Problems to solve:
1 – According to the text on the 1940 draft, why did leaders during World War II not rely on good will alone? Answer in one to three sentences.
2 – Translate this sentence from the text on the 1940 draft into Spanish: "That widespread compliance ensured the United States was far better prepared when war did come."

Text provided:
☆ ☆ ☆ ☆

NBC radio network, on Aug. 10, 1940, broadcast an address from Sen. Carter Glass (D-Va.) defending the draft bill as “the most democratic way” of meeting the present crisis. “I am in favor of universal conscription, certainly in favor of the pending bill now before the Senate, because that equalizes that matter,” he asserted. “That is real democracy; that makes every individual, young and old, realize his responsibility and his duty, and not leave it to those who have spirit enough to volunteer.”
Other supporters contended that the choice was not as stark as opponents asserted, that compulsory training was not anathema to American principles and traditions. As someone named James Roe wrote in a letter to the New York Times, “This universal obligation would do more to create a genuine physical and spiritual democracy, a commonwealth in which the emphasis is placed upon the citizen's duty and the individual's responsibility to the community rather than on privileges and rights and escapes. ”
The near destruction of the British Royal Air Force in the Battle of Britain, followed by the German Luftwaffe’s direct aerial bombardment of British cities, brought home to Americans how dire the situation in Western Europe was. This probably tipped the American debate, and in mid-September, Congress passed — however reluctantly — the Selective Training and Service Act of 1940, some 15 months before the United States would go to war.
Drafters of the legislation anticipated that it was likely to “induce” many men to enlist; they included a provision in the bill that provided selectees — men whose numbers had come up in the draft lottery — the “opportunity” to volunteer into either the land or naval forces before their formal date of induction, giving them the choice of where to serve.
But the most powerful part of the law — its penalties — was what compelled many millions to comply: a fine up to $10,000 (in 1940s dollars) and/or up to five years imprisonment. The draft was imperfect, resulting in untold men ending up in an army occupation for which they were ill-suited. Although the FBI would investigate nearly a half million cases of draft evasion between 1940 and 1945, and many eligible men sought loopholes to evade service, the vast majority of Americans complied.
That widespread compliance ensured the United States was far better prepared when war did come. And the system of selective service proved crucial to Allied victory.
As the nation stares down a new emergency of global proportions, World War II can serve as a model of how we might address this new challenge. Leaders then did not rely on good will alone. The challenge was too great and onerous, and human nature, left to its own devices, too fickle.
Today, the same is proving true, as we’ve seen frequently since experts started pleading with Americans to “flatten the curve” and “social distance.” Millions may be listening. Far too many have not. Nor has the federal government offered the necessary leadership in the midst of crisis. That’s why governors and mayors are starting to institute sweeping, compulsory measures to mitigate the threat.

☆ ☆ ☆ ☆

Stored data entries:
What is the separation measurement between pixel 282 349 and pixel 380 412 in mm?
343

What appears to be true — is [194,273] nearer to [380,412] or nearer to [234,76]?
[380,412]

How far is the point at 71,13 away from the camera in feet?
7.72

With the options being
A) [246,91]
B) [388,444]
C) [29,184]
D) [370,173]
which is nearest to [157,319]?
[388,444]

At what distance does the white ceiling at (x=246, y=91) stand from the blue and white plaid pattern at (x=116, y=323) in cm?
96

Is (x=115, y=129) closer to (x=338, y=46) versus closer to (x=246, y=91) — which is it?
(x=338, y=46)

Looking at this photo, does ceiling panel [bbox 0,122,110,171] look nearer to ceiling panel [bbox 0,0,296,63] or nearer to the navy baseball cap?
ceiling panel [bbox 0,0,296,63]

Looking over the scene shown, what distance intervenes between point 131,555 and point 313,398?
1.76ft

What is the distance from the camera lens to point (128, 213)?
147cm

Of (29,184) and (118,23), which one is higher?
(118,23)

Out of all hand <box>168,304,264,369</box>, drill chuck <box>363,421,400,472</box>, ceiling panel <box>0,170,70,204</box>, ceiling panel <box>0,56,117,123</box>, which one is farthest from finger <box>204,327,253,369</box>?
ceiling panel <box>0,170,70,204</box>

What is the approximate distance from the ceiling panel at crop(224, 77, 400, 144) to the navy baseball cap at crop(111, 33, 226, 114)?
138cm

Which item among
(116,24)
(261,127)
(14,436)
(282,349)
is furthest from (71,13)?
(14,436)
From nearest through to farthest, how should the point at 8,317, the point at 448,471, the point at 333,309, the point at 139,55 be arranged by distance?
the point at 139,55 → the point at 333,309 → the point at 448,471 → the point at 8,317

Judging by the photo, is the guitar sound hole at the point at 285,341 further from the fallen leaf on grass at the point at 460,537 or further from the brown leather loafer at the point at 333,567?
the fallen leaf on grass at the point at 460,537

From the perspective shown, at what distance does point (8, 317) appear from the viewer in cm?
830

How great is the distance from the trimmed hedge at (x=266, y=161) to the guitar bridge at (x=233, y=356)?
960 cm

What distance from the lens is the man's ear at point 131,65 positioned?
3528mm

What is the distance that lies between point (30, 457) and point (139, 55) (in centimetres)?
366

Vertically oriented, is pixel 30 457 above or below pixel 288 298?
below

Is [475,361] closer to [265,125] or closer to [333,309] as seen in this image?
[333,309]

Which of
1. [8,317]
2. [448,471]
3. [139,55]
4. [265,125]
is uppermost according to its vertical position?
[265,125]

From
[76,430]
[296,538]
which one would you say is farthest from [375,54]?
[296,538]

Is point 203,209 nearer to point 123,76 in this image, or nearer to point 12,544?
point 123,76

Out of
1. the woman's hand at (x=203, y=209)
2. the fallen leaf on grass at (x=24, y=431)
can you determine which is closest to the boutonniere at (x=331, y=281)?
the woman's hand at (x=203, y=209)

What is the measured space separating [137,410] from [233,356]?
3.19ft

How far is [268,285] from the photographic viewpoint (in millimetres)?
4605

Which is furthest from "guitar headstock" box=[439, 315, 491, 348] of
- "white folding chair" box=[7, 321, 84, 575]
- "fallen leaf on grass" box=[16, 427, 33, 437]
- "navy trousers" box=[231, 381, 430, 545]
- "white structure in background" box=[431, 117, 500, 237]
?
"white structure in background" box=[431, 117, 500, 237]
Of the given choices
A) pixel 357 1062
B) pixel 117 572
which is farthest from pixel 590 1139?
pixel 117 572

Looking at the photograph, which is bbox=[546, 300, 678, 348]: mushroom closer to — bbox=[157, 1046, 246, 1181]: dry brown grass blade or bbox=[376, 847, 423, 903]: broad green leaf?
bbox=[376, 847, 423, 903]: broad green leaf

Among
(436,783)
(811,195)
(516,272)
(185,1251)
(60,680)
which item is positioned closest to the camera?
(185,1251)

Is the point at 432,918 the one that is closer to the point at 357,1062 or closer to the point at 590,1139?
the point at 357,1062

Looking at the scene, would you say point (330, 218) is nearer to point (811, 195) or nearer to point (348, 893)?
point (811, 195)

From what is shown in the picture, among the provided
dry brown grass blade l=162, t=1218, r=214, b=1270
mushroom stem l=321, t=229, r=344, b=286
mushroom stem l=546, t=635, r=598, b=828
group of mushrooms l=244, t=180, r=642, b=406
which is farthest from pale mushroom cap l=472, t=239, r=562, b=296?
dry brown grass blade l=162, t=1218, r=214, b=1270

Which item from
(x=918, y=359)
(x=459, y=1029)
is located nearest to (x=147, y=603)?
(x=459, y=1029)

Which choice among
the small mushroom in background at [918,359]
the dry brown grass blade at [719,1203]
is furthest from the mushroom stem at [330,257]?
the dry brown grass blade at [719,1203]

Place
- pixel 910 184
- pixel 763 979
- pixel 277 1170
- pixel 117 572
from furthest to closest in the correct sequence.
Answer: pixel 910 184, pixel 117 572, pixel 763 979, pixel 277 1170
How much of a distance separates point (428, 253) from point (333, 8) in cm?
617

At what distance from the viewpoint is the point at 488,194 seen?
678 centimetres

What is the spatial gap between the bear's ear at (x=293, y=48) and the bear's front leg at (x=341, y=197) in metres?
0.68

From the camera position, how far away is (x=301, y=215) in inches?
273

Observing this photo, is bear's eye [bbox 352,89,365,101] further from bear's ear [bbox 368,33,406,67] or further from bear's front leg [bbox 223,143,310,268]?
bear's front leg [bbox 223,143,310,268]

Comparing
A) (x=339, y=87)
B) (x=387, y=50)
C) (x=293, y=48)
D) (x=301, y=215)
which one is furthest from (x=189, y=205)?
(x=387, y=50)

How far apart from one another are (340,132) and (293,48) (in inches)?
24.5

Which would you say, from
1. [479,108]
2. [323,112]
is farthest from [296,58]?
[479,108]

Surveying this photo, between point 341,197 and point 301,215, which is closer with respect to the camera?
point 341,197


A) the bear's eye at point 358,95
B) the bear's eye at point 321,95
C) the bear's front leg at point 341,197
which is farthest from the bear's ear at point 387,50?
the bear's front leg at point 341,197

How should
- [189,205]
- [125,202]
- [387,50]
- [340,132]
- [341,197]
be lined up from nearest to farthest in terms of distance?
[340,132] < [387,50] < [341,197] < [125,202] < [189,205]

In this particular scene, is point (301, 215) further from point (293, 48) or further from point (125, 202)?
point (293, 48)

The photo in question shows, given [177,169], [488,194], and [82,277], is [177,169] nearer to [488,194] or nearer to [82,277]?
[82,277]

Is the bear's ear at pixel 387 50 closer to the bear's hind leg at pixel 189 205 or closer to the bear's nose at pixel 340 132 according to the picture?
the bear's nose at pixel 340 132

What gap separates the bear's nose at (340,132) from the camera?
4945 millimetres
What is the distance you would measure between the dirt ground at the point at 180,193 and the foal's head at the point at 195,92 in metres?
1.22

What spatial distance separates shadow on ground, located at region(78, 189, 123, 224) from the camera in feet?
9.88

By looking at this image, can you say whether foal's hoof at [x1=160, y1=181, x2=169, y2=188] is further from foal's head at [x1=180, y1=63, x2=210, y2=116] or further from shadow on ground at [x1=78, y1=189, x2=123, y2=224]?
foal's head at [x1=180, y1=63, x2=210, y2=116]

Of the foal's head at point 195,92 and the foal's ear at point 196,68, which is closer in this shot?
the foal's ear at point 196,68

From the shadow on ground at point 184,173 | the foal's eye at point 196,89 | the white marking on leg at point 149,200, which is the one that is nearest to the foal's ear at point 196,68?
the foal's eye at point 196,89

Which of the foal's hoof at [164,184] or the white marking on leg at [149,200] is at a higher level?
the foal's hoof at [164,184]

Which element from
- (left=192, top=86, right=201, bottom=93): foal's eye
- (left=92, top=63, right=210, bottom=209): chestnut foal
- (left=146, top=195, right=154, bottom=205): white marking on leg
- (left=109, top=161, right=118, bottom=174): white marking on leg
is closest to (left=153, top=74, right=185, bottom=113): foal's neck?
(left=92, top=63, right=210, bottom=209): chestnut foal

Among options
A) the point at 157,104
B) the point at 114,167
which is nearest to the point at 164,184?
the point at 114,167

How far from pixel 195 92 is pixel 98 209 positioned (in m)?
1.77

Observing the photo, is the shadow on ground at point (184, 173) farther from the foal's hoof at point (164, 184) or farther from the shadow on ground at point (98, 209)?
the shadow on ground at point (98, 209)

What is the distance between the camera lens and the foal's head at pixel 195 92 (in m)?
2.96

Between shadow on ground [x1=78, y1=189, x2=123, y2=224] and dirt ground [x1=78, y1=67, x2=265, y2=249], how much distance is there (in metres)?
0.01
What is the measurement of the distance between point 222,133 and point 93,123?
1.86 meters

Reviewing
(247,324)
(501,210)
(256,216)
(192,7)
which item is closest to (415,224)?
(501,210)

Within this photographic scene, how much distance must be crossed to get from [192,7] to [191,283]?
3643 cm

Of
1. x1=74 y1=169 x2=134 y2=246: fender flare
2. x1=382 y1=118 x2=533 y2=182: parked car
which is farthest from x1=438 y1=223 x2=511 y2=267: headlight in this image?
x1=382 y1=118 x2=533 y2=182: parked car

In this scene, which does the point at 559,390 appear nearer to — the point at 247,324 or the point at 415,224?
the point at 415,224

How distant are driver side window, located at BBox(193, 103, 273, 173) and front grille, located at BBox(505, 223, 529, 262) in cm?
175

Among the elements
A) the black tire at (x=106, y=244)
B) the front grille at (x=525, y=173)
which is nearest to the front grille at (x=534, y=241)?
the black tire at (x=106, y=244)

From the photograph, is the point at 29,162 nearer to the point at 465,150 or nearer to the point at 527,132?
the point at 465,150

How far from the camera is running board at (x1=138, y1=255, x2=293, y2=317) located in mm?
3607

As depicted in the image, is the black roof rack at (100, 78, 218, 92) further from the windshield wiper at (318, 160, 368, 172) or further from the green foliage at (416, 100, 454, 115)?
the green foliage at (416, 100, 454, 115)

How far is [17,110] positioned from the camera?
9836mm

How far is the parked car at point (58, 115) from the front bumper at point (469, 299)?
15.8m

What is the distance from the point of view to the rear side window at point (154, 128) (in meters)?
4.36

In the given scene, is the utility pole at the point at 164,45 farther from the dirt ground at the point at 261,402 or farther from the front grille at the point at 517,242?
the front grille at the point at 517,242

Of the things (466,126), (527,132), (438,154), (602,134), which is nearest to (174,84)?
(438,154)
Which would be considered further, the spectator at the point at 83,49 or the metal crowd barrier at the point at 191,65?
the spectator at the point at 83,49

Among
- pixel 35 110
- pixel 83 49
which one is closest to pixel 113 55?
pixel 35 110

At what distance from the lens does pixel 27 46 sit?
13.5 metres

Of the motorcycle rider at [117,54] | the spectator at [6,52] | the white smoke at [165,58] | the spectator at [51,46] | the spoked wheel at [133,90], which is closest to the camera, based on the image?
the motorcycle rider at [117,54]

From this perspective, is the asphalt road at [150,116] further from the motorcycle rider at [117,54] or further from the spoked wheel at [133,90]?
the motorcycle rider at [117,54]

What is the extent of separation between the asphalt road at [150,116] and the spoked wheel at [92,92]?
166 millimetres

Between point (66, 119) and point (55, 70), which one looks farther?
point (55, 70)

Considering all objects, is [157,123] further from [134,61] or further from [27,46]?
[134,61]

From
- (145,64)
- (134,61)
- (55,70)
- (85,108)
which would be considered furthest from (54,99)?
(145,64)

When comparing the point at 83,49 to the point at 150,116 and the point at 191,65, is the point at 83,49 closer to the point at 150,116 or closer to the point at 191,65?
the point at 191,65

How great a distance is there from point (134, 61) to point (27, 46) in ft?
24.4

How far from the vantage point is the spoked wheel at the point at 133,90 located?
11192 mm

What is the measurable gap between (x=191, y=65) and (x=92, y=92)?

☆ ☆ ☆ ☆

Answers to the tasks:
1 – Leaders did not rely on good will alone because the challenge was too great and onerous. Human nature, left to its own devices, was too fickle.

2 – Ese cumplimiento generalizado garantizó que Estados Unidos estuviera mucho mejor preparado cuando llegó la guerra.